▽

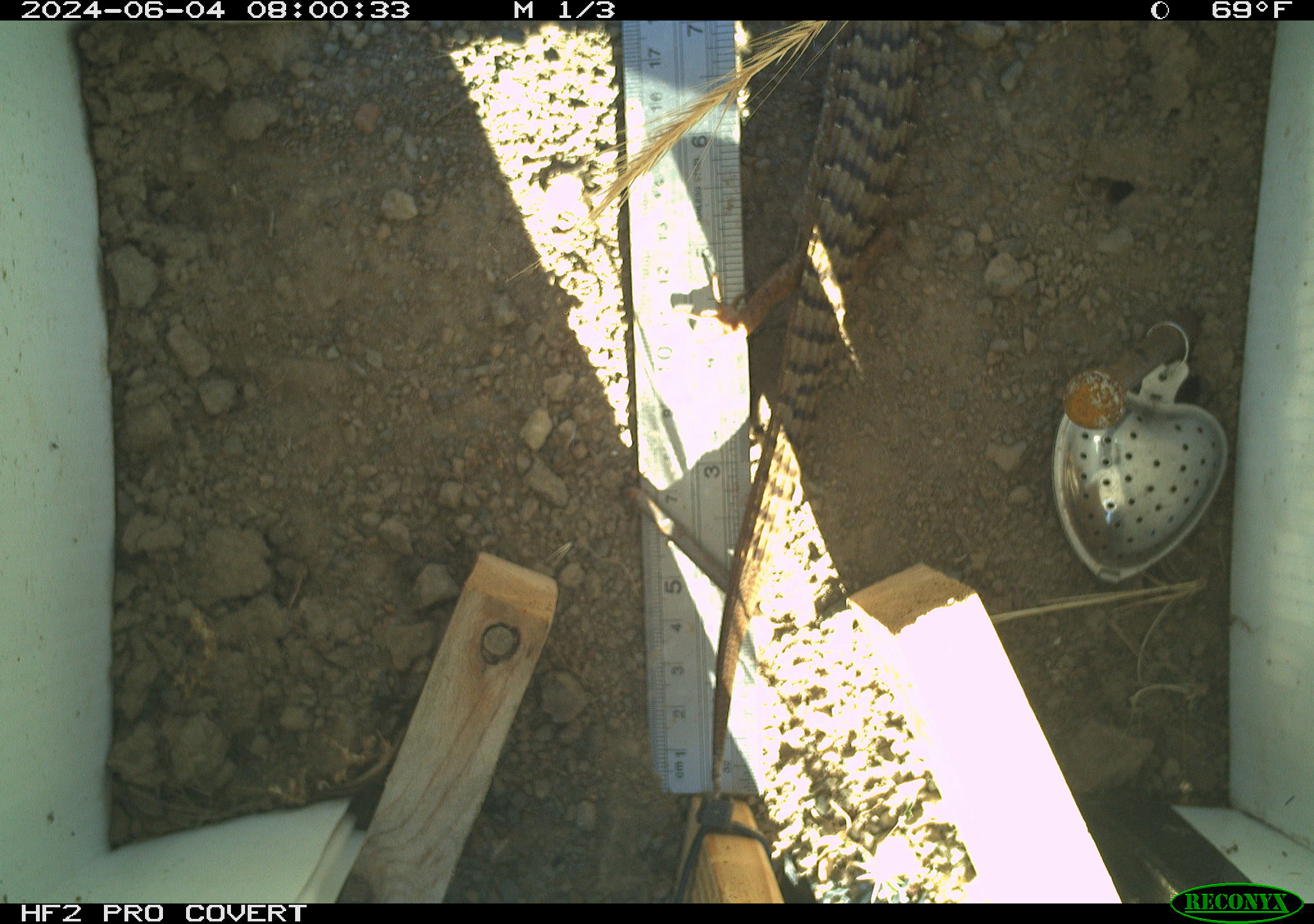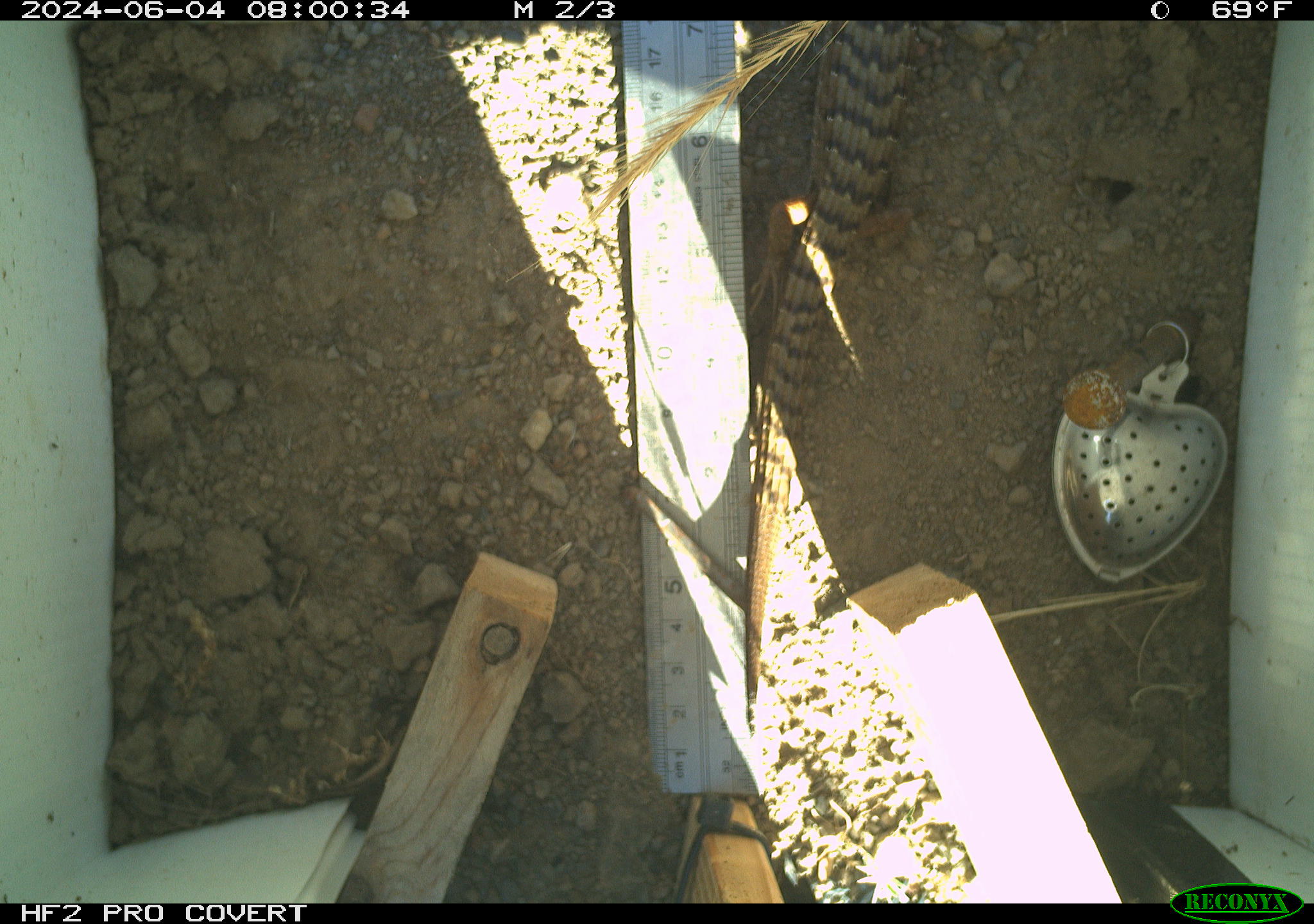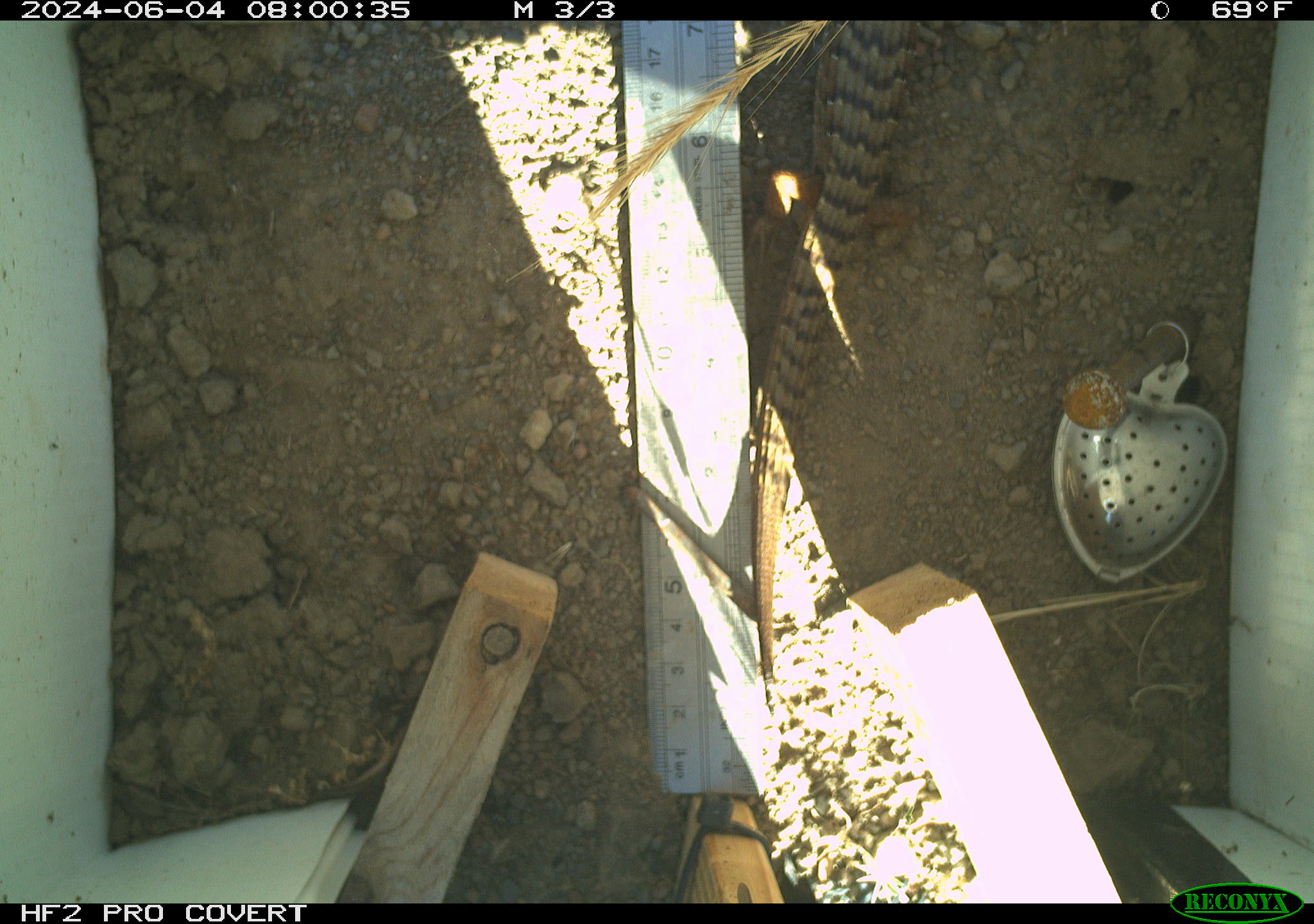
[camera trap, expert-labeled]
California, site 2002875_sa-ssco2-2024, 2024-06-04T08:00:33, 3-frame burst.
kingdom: Animalia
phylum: Chordata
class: Reptilia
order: Squamata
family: Anguidae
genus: Elgaria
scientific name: Elgaria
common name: alligator lizards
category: elgaria species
Elgaria species (alligator lizards) (Elgaria).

△

• Work order:
None of the pictures belong in the copy; transcribe the rest of the data exactly.

• Finished exercise:
[camera trap, expert-labeled]
California, site 2002875_sa-ssco2-2024, 2024-06-04T08:00:33, 3-frame burst.
kingdom: Animalia
phylum: Chordata
class: Reptilia
order: Squamata
family: Anguidae
genus: Elgaria
scientific name: Elgaria
common name: alligator lizards
category: elgaria species
Elgaria species (alligator lizards) (Elgaria).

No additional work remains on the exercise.